Inline asm for ARM

Wed Jun 16 20:44:00 GMT 2010

> -----Original Message-----
> Behalf Of Andrew Haley
> Sent: Wednesday, June 16, 2010 13:00
> To: gcc-help@gcc.gnu.org
> Subject: Re: Inline asm for ARM
> 
> On 06/16/2010 05:57 PM, Pavel Pavlov wrote:
> >
> >
> >> -----Original Message-----
> >> From: gcc-help-owner@gcc.gnu.org [mailto:gcc-help-owner@gcc.gnu.org]
> >> On Behalf Of Andrew Haley
> >> Sent: Wednesday, June 16, 2010 12:52
> >> To: gcc-help@gcc.gnu.org
> >> Subject: Re: Inline asm for ARM
> >>
> >> On 06/16/2010 05:40 PM, Pavel Pavlov wrote:
> >>>> -----Original Message-----
> >>>> From: Andrew Haley [mailto:aph@redhat.com] On 06/16/2010 05:11 PM,
> >>>> Pavel Pavlov wrote:
> >>>>>> -----Original Message-----
> >>>>>> On 06/16/2010 01:15 PM, Andrew Haley wrote:
> >>>>>>> On 06/16/2010 11:23 AM, Pavel Pavlov wrote:
> >>>>> ...
> >>>>>> inline uint64_t smlalbb(uint64_t acc, unsigned int lo, unsigned int hi) {
> >>>>>>   union
> >>>>>>   {
> >>>>>>     uint64_t ll;
> >>>>>>     struct
> >>>>>>     {
> >>>>>>       unsigned int l;
> >>>>>>       unsigned int h;
> >>>>>>     } s;
> >>>>>>   } retval;
> >>>>>>
> >>>>>>   retval.ll = acc;
> >>>>>>
> >>>>>>   __asm__("smlalbb %0, %1, %2, %3"
> >>>>>> 	  : "+r"(retval.s.l), "+r"(retval.s.h)
> >>>>>> 	  : "r"(lo), "r"(hi));
> >>>>>>
> >>>>>>   return retval.ll;
> >>>>>> }
> >>>>>>
> >>>>>
> >>>>> [Pavel Pavlov]
> >>>>> Later on I found out that I had to use +r constraint, but then,
> >>>>> when I use that
> >>>> function for example like that:
> >>>>> int64_t rsmlalbb64(int64_t i, int x, int y) {
> >>>>> 	return smlalbb64(i, x, y);
> >>>>> }
> >>>>>
> >>>>> Gcc generates this asm:
> >>>>> <rsmlalbb64>:
> >>>>> push	{r4, r5}
> >>>>> mov	r4, r0
> >>>>> mov	ip, r1
> >>>>> smlalbb	r4, ip, r2, r3
> >>>>> mov	r5, ip
> >>>>> mov	r0, r4
> >>>>> mov	r1, ip
> >>>>> pop	{r4, r5}
> >>>>> bx	lr
> >>>>>
> >>>>> It's bizarre what gcc is doing in that function, I understand if
> >>>>> it can't optimize and correctly use r0 and r1 directly, but from
> >>>>> that listing it looks as if gcc got drunk and decided to touch r5
> >>>>> for absolutely no reason!
> >>>>>
> >>>>> the expected out should have been like that:
> >>>>> <rsmlalbb64>:
> >>>>> smlalbb	r0, r1, r2, r3
> >>>>> bx	lr
> >>>>>
> >>>>> I'm using cegcc 4.1.0 and I compile with
> >>>>> arm-mingw32ce-g++ -O3 -mcpu=arm1136j-s -c ARM_TEST.cpp -o
> >>>>> arm-mingw32ce-g++ ARM_TEST_GCC.obj
> >>>>>
> >>>>> Is there a way to access individual parts of that 64-bit input
> >>>>> integer or, is there a way to specify that two 32-bit integers
> >>>>> should be treated as a Hi:Lo parts of 64 bit variable.
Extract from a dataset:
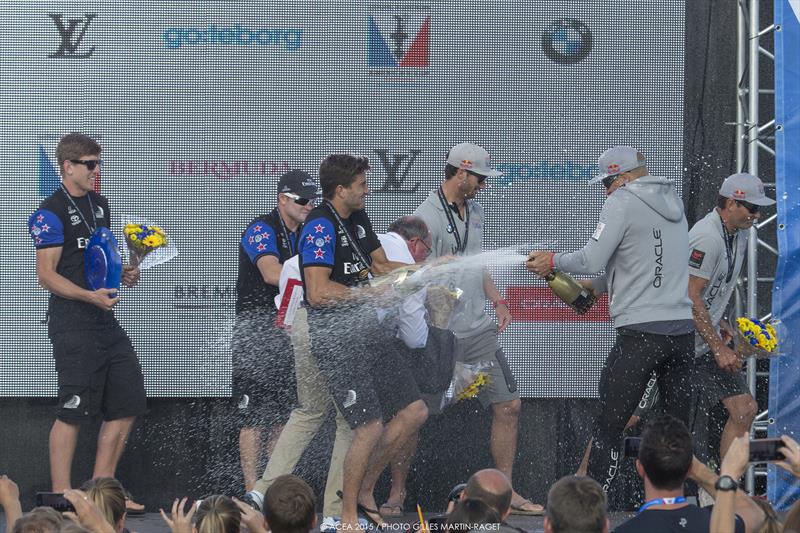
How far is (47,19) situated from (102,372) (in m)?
2.11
It's
> >>>>> commonly done with a temporary, but the result is that gcc generates to
> much junk.
> >>>>
> >>>> Why don't you just use the function I sent above?  It generates
> >>>>
> >>>> smlalbb:
> >>>> 	smlalbb r0, r1, r2, r3
> >>>> 	mov	pc, lr
> >>>>
> >>>> smlalXX64:
> >>>> 	smlalbb r0, r1, r2, r3
> >>>> 	smlalbt r0, r1, r2, r3
> >>>> 	smlaltb r0, r1, r2, r3
> >>>> 	smlaltt r0, r1, r2, r3
> >>>> 	mov	pc, lr
> >>>>
> >>>
> >>> [Pavel Pavlov]
> >>> What's your gcc -v? The output I posted comes from your function.
> >>
> >> 4.3.0
> >>
> >> Perhaps your compiler options were wrong?  Dunno.
> >>
> >
> >
> >  [Pavel Pavlov]
> > It's kind of difficult ot get that part wrong :)
> 
> It's not.  Trust me, I have been on gcc-help for _long_ while...
> 
> I've even seen complains about poor code when optimization is disabled.
> 
> Andrew.
> 
> 
> Andrew.
> 
> 
> 
>  I saw that there are some changes between 4.1.0 and 4.3.0 in arm code,
> optimizer code might have been improved between the two versions as well. So,
> I'm building 4.4.0 now to see if it fixes the problem.

[Pavel Pavlov] 
Well, off course I enable optimization. -O3 I suppose is enough for this simple case. That's why I said that it's difficult to get that wrong. Without optimizations it would generate something quite different (without inlining etc)